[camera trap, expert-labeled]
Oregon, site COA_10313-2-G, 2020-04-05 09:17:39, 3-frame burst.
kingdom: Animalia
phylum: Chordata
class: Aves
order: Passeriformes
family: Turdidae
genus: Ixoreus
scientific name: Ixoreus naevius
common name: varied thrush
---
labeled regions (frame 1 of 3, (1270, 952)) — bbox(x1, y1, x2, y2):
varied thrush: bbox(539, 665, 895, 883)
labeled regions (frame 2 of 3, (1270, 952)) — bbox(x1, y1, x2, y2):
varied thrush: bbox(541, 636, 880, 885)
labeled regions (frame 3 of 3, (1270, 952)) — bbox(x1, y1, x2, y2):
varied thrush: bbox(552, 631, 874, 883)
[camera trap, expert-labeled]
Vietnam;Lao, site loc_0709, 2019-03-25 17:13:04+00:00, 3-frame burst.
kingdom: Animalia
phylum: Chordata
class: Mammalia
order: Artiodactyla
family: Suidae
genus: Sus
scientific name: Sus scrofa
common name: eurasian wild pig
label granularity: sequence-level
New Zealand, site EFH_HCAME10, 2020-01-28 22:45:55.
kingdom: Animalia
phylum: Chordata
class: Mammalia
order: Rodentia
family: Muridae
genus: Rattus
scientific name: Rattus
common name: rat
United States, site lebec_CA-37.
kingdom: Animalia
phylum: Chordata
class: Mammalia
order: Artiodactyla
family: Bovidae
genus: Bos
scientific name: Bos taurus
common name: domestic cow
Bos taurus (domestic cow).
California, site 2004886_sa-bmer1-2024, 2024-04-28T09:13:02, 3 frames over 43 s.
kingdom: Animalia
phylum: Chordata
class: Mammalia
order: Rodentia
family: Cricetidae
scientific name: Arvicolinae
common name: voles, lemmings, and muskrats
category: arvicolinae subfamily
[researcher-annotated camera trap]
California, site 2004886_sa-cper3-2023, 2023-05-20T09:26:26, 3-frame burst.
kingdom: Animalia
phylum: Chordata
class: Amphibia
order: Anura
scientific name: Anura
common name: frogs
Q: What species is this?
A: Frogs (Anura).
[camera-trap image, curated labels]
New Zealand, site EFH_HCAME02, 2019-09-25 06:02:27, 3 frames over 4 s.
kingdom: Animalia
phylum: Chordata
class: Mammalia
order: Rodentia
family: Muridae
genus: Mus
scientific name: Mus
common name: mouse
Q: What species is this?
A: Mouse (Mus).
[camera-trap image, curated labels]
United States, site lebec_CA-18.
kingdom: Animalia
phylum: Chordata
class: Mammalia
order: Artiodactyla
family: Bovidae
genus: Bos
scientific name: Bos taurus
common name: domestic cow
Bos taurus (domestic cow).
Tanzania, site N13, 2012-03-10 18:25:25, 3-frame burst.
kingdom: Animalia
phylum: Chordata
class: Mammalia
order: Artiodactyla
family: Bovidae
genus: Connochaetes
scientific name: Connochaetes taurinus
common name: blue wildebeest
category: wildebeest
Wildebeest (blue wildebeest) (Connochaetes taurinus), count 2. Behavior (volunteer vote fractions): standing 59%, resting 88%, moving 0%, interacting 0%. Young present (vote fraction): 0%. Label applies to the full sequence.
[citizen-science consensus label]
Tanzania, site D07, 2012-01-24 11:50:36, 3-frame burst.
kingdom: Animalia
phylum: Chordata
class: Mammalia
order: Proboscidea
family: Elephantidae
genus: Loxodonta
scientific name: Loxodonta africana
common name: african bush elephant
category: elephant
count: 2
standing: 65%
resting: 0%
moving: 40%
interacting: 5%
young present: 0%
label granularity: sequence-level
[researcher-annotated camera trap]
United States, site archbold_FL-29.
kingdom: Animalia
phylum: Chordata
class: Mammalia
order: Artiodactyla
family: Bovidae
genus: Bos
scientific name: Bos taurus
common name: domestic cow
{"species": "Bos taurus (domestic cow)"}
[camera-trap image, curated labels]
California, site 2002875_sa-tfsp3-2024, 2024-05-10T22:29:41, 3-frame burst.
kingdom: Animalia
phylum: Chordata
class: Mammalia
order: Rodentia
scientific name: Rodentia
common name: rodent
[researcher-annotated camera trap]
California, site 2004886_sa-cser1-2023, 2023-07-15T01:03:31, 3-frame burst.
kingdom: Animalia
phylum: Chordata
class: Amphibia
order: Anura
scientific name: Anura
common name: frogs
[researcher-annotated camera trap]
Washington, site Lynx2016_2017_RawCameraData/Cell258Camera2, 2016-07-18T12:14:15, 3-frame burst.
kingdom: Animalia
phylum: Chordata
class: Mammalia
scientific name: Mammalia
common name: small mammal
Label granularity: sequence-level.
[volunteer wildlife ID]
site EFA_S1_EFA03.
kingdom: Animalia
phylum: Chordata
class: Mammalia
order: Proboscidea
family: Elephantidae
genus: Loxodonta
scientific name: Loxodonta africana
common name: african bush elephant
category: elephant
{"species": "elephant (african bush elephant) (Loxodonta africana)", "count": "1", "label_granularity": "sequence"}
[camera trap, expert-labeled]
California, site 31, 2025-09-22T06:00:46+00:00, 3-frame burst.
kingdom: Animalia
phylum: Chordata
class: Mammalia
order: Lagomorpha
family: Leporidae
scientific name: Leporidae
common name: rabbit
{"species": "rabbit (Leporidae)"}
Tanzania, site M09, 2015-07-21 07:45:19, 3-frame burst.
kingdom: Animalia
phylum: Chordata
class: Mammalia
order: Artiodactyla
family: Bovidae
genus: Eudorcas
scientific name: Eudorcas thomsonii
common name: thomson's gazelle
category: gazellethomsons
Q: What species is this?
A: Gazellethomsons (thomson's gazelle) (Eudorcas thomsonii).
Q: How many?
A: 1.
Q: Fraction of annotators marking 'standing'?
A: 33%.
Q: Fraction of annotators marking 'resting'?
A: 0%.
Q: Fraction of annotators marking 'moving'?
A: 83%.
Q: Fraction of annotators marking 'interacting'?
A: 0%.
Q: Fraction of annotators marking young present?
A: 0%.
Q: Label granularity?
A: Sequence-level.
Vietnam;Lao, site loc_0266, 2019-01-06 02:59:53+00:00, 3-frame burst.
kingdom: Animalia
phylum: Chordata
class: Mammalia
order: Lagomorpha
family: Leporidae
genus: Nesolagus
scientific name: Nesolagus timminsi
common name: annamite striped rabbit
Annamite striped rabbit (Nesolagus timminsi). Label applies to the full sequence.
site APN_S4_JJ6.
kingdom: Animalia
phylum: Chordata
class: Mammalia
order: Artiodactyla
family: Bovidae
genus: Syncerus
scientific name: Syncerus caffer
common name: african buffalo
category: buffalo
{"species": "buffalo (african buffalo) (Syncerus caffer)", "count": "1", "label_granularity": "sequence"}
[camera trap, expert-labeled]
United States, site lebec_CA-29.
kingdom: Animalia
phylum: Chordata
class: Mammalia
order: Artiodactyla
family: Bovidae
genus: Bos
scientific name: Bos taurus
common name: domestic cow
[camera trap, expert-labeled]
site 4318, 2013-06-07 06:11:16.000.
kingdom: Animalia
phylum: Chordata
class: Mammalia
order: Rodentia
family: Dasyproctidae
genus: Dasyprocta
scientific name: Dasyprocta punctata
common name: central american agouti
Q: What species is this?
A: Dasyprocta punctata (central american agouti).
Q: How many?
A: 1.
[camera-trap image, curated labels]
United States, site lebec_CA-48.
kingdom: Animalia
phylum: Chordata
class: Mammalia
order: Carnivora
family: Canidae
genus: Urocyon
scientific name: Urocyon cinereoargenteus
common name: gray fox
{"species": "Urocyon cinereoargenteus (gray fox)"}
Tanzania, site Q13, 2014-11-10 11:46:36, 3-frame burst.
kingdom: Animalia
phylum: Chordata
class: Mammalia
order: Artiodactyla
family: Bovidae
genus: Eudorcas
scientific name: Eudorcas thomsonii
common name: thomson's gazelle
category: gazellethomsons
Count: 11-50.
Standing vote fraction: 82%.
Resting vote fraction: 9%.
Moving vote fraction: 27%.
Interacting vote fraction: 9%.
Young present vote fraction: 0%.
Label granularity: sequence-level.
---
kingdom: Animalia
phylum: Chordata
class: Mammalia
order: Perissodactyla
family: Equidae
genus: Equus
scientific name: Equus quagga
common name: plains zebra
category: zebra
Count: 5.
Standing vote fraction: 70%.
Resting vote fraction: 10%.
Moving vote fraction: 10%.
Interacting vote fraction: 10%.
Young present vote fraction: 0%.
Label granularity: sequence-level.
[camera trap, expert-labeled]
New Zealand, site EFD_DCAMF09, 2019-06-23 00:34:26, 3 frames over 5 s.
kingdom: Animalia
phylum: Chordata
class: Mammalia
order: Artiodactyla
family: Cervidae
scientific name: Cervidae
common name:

· · · · ·

* [TASK BRIEF] Return each line of the material above in which the string "Leporidae" appears.

* [COMPLETED EXERCISE]
family: Leporidae
scientific name: Leporidae
{"species": "rabbit (Leporidae)"}
family: Leporidae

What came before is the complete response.